Essa estratégia discursiva servirá mais para consolidar o voto incrustado nos dois lados e menos para agregar novos bolsões eleitorais. Lula será favorecido pelo sentimento social de que não valerá trocar seis por meia dúzia. Porém será atingido pela denúncia de que a maior roubalheira da política ocorreu em seu governo. Esse é o ponto nebuloso. Hoje tudo parece esquecido, como se uma borracha apagasse o passado. Resgatar o mensalão pegará Lula? Ou será que continuará a se desviar pelo alto, pairando acima do PT? Se o candidato for Geraldo Alckmin, o discurso será a boa administração, sob o fundo da imagem de Mário Covas, de quem o governador se considera herdeiro. Mesmo com Alckmin e todo o esforço que faria para exibir um diferencial, será difícil apagar a impressão de que estarão sendo avaliados, na campanha, os ciclos FHC e Lula. Que nome de respeito, de alta credibilidade, asséptico, com visão clara das demandas sociais e programas objetivos para o País poderia ser a terceira via? Em um ou outro dos atuais pré-candidatos - Anthony Garotinho e Germano Rigotto (PMDB), Heloisa Helena (PSOL), Roberto Freire (PPS) e Jefferson Peres (PDT) - se identificam valores respeitáveis, mas não dispõem de meios e recursos para levar a bom termo uma campanha presidencial.
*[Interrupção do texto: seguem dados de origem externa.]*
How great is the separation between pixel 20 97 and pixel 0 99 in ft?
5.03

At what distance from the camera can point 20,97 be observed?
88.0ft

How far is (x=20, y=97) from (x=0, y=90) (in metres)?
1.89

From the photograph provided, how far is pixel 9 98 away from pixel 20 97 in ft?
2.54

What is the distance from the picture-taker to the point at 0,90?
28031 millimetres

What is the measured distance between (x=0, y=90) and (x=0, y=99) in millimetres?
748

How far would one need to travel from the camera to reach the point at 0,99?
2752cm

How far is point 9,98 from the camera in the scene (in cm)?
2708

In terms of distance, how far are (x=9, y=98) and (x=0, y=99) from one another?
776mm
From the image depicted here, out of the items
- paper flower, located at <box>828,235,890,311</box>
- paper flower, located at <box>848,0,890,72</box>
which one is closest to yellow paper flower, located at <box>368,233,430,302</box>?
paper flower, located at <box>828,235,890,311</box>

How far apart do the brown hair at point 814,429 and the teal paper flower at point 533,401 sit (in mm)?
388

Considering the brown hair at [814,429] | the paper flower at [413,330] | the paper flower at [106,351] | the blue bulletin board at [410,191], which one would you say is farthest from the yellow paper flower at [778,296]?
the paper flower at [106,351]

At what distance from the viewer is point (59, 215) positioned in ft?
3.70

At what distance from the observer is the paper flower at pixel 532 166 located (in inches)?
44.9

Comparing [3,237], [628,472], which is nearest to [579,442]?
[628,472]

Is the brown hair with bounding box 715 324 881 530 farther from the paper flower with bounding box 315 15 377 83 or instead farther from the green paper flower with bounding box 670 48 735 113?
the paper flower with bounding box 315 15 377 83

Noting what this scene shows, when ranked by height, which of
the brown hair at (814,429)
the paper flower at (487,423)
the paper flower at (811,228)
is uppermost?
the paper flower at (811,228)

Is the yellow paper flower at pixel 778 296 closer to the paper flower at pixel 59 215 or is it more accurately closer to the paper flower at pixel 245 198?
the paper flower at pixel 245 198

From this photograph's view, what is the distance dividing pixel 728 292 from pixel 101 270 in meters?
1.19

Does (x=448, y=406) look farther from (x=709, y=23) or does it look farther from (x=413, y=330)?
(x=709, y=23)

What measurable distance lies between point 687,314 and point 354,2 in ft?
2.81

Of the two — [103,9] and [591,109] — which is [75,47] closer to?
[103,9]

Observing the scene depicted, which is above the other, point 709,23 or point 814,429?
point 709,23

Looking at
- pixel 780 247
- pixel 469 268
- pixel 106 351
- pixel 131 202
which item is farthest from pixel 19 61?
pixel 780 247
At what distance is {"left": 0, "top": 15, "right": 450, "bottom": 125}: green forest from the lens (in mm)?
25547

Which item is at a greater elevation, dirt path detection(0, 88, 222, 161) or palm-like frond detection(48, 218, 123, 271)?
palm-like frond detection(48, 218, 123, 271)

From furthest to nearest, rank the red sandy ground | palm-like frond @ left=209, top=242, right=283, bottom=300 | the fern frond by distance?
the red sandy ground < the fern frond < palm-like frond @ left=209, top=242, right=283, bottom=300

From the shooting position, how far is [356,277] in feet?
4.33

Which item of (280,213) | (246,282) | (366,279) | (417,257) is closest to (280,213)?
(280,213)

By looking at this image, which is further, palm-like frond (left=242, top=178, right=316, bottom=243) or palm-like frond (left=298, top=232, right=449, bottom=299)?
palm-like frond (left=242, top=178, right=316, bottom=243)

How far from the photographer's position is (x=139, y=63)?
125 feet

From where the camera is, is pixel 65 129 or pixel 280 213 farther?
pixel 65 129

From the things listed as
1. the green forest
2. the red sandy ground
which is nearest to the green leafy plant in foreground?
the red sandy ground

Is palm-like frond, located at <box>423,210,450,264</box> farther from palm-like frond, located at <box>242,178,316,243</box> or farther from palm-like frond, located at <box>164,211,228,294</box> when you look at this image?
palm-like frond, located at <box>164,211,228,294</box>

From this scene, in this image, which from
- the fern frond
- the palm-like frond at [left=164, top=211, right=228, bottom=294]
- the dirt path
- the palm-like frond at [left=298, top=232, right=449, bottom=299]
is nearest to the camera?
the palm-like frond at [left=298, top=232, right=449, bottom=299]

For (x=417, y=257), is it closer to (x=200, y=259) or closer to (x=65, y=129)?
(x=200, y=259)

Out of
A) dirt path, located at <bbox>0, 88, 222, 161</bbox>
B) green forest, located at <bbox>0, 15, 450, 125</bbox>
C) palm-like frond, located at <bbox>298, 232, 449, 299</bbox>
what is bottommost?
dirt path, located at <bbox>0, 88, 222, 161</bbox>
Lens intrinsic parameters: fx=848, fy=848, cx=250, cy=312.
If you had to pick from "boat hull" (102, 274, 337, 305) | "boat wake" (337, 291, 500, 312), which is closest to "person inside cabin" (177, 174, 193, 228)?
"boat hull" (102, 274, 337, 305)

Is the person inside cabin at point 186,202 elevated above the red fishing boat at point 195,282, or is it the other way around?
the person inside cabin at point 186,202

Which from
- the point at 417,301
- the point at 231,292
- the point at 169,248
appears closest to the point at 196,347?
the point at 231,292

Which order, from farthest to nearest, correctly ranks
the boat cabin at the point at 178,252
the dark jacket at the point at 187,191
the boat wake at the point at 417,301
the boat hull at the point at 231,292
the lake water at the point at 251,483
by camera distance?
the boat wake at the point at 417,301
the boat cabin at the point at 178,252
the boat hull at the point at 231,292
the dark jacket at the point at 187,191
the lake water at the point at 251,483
O jogo está apenas começando, mas a impressão é a de que o último pênalti será batido por Lula, que terá a bola (leia-se também a caneta) na mão. Claro, se escapar da falta cometida no meio do campo do mensalão. No mais, não há como deixar de reconhecer que crescem nesta paisagem sem muita vegetação sementes de intensa fadiga social. A expansão da fulanização aponta para a triste realidade: o País continua a ser um deserto de idéias. Políticos, candidatos, pré-candidatos, governantes se apequenam. Quem se distingue no mapa nacional? Onde está o projeto Brasil? As entranhas nacionais se enchem da sensação de falência da política. Economia estável, real forte, inflação controlada, índices expressivos na balança comercial parecem miragens que não tocam a alma nacional. A percepção é a de que o País precisa mudar de faixa, ultrapassar esses tempos de grandezas pré-fabricadas com a argamassa de egos amaciados. A angústia cresce diante da evidência de que os fantasmas dificilmente fugirão de nossas mentes.